Rechtsgeschichtlich ist der Konsensualvertrag, bei dem sich die Verpflichtung schon aus dem Versprechen und nicht erst aus einer Leistung herleitet, verhältnismäßig jung. Das hochkultivierte römische Recht gab auf die sog. nuda pactio grundsätzlich keine Klagemöglichkeit, sondern forderte entweder den Vollzug einer Leistung (Realvertrag) oder ein in besonderen Formen abgegebenes Versprechen (Stipulationen, Literalkontrakte) zur Begründung einer Klage. Nur im Rahmen fester Typen wurden Konsensualkontrakte zugelassen, nämlich als Kauf, Miete, Gesellschaft und Mandat. Erst in nachklassischer Zeit erhielten auch die nuda pacta vom Prätor Klagschutz. In der Jurisprudenz hat erst Hugo Grotius dem Vertragsrecht endgültig zum Durchbruch verholfen.
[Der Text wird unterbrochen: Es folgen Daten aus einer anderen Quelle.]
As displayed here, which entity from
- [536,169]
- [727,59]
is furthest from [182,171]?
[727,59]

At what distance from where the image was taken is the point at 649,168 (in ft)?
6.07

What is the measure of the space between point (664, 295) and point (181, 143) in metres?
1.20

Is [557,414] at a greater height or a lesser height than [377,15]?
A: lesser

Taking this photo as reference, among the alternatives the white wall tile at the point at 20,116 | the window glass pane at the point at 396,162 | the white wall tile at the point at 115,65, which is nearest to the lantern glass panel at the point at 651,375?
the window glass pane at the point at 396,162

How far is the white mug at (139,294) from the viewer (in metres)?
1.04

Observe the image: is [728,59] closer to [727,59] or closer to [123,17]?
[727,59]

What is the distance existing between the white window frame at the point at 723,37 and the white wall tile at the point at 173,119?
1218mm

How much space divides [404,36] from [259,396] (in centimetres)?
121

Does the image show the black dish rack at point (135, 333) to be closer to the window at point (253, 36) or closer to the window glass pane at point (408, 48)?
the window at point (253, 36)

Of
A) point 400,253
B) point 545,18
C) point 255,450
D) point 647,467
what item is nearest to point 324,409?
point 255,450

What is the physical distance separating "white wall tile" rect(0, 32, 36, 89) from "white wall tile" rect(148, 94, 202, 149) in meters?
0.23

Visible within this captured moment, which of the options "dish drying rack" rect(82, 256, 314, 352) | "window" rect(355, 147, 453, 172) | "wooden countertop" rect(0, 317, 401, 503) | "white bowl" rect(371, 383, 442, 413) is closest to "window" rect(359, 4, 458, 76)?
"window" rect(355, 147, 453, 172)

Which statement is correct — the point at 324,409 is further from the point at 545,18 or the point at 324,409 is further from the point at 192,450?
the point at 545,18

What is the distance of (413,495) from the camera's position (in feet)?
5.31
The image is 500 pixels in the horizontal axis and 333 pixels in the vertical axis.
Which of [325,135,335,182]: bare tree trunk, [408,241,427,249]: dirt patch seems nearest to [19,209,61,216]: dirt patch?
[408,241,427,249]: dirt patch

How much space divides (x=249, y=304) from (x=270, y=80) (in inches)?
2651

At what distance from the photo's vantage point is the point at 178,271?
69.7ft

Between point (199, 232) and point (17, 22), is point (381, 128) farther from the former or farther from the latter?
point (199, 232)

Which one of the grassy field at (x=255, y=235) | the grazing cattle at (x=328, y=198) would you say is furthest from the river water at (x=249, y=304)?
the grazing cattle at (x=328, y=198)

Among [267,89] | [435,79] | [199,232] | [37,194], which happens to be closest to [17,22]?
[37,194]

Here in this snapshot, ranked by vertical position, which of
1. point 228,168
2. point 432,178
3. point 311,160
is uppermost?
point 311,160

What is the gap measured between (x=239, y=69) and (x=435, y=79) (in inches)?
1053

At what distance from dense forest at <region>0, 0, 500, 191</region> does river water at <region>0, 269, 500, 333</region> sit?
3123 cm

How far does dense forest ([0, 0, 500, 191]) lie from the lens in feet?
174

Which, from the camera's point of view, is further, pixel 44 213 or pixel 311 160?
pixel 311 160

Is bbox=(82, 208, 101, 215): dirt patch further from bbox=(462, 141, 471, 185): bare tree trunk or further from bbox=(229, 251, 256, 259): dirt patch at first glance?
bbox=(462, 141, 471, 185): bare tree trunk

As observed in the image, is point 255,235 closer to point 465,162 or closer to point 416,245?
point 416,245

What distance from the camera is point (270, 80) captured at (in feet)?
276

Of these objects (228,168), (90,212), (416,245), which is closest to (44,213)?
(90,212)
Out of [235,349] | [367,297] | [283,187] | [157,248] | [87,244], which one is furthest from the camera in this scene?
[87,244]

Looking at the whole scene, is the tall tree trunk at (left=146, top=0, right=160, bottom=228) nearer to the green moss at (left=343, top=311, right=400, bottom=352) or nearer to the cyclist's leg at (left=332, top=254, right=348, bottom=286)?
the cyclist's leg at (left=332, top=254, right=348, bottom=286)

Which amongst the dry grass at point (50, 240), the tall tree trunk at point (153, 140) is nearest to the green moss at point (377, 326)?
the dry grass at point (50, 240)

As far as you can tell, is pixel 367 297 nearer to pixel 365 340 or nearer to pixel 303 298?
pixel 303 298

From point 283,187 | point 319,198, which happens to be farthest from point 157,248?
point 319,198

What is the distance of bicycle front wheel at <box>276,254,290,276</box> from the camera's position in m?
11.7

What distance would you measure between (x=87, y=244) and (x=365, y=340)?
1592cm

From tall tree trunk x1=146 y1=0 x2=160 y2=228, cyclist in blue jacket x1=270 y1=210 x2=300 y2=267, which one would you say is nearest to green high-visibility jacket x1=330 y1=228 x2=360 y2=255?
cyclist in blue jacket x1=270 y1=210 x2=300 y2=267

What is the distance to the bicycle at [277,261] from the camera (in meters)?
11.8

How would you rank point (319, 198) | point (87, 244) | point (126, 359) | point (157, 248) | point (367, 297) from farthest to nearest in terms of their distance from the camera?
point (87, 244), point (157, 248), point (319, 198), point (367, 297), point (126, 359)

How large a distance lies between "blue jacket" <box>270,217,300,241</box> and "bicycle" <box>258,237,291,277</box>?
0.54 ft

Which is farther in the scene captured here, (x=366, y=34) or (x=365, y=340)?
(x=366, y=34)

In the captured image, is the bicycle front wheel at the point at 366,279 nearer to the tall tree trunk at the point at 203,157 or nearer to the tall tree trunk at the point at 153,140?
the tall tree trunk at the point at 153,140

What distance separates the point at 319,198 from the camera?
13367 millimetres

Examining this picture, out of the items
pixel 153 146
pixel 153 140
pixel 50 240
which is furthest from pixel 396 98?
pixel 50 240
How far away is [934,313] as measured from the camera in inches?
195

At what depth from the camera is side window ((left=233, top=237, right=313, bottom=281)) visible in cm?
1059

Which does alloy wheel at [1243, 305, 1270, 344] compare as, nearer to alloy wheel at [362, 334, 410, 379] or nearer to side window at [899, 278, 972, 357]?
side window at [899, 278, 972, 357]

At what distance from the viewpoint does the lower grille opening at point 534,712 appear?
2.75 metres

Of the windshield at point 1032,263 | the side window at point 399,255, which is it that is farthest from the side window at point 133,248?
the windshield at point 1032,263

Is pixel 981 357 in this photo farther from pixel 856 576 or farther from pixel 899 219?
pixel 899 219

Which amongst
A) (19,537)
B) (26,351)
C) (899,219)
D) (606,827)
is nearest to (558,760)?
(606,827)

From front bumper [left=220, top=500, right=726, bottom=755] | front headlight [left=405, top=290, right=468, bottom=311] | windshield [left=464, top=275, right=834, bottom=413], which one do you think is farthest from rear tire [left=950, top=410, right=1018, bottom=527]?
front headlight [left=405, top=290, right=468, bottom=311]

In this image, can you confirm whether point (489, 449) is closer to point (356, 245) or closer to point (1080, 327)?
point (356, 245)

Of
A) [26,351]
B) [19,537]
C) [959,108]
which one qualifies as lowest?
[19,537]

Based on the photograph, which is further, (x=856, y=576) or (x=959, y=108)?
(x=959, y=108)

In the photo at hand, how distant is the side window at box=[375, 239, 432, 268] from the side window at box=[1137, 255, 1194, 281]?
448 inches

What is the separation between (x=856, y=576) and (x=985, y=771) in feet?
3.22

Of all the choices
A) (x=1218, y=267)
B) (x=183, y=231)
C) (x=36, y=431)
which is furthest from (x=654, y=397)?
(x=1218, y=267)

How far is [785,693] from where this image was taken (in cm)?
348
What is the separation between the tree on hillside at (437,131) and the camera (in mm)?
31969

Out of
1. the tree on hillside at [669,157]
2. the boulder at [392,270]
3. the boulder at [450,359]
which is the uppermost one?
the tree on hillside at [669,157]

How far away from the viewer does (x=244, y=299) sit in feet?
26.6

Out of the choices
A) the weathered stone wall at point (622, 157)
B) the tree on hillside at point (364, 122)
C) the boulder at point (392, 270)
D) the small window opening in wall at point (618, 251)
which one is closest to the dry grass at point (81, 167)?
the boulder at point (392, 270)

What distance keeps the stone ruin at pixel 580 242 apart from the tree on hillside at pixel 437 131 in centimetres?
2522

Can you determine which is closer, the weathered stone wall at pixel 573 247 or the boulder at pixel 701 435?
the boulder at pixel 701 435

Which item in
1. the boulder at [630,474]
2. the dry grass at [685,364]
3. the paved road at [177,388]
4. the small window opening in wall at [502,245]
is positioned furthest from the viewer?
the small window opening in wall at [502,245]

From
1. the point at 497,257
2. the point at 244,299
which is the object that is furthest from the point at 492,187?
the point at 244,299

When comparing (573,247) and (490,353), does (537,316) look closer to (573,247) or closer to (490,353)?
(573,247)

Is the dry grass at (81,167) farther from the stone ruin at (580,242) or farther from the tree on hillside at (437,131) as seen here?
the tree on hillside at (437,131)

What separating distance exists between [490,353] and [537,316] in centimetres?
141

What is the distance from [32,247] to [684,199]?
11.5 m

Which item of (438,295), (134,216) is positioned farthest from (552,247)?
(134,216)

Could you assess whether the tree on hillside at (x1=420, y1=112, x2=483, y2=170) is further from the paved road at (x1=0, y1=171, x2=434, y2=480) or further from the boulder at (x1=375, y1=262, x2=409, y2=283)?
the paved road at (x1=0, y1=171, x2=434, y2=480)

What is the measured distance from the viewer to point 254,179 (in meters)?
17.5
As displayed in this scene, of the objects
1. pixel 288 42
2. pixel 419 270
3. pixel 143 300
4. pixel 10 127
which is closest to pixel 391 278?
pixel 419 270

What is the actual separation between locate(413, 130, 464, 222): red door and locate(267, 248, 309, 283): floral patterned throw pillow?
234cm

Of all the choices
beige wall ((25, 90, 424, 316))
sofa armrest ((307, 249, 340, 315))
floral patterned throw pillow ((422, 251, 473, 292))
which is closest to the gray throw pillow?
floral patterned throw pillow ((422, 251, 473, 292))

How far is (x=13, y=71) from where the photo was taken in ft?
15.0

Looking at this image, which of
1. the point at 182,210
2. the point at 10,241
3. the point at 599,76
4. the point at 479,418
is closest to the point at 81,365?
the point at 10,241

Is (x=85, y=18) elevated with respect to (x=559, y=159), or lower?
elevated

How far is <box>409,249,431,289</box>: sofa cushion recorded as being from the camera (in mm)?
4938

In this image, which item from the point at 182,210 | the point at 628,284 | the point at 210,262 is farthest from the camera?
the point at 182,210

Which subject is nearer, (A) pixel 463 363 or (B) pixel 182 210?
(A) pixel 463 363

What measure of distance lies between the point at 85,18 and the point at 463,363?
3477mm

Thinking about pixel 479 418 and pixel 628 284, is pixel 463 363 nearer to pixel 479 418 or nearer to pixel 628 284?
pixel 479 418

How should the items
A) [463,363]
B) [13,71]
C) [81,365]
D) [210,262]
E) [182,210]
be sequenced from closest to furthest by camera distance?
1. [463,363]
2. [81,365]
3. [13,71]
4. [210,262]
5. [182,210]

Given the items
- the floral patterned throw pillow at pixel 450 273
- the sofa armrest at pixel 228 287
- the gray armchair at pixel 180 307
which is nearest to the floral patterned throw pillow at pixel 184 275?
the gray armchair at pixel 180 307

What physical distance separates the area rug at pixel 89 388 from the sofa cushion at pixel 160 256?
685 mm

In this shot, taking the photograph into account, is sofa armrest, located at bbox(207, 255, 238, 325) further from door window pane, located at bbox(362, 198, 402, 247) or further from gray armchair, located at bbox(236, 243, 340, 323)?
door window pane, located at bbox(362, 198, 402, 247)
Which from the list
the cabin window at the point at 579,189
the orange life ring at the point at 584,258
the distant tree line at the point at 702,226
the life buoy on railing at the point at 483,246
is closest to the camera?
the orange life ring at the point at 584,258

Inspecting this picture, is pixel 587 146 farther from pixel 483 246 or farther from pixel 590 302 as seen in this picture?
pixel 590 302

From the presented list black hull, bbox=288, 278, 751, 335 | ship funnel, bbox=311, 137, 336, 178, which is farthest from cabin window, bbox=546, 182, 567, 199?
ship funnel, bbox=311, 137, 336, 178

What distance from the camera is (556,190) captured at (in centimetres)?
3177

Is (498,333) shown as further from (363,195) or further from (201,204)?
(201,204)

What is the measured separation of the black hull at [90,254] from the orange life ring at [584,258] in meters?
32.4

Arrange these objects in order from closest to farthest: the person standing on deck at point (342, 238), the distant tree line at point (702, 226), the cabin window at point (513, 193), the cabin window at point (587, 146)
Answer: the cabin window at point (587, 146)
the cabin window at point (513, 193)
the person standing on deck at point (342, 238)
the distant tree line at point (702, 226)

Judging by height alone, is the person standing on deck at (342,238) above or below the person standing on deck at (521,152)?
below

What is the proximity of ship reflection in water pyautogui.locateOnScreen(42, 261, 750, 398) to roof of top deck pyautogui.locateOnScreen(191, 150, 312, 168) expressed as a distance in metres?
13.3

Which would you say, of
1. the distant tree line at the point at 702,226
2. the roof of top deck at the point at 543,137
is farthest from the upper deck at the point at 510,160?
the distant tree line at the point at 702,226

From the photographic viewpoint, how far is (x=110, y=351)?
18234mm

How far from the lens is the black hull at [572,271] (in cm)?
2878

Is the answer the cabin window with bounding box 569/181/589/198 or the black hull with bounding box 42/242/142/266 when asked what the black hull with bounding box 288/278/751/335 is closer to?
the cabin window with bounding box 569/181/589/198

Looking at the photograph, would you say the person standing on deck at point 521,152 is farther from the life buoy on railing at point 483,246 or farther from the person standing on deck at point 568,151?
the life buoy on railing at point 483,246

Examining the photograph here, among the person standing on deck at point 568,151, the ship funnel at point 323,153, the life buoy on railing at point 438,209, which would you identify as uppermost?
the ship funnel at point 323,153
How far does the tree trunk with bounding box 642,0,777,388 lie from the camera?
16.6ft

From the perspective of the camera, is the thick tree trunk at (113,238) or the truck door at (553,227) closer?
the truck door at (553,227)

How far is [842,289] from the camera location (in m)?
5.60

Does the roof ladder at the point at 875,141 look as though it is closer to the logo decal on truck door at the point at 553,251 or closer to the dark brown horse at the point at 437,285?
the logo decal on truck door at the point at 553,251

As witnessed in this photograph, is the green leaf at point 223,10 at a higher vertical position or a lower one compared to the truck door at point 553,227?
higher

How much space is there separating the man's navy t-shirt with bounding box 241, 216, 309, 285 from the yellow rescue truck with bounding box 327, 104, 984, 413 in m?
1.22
Er vollendete die Abkehr von der kasuistischen und typisierenden Rechtsanschauung der Antike, indem er nunmehr jede rechtsgeschäftliche Bindung aus der stoisch-christlich verstandenen Autonomie der Person herleitete. Von daher konnten sozialtypische Verpflichtungen nur noch soweit naturrechtlich anerkannt bleiben, als sie auf einem Selbstbindungsakt der Person zurückführten. Umgekehrt war nunmehr jeder autonome Akt geeignet, eine Rechtsbindung herbeizuführen[10]. Man darf allerdings annehmen, dass Grotius mit seiner Lehre vom Versprechen nur dogmatisch überformt hat, was längst Rechtswirklichkeit war. Kant wendete die Lehre von der Privatautonomie ins Weltliche. Dort konnte sie sich im 19. Jahrhundert mit den Lehren der Nationalökonomie verbinden und so zur ideologischen Grundlage des Vertragsrechts werden, und das durchaus nicht nur als Widerspiegelung, sondern zugleich als eine die Rechtswirklichkeit treibende und formierende Kraft. Das Ergebnis war das Institut der Vertragsfreiheit. Es hat einen irreführenden Namen, denn bemerkenswert ist daran nicht die Freiheit, Leistungsversprechungen zu machen, sondern die Möglichkeit, sich durch das bloße Wort zu binden.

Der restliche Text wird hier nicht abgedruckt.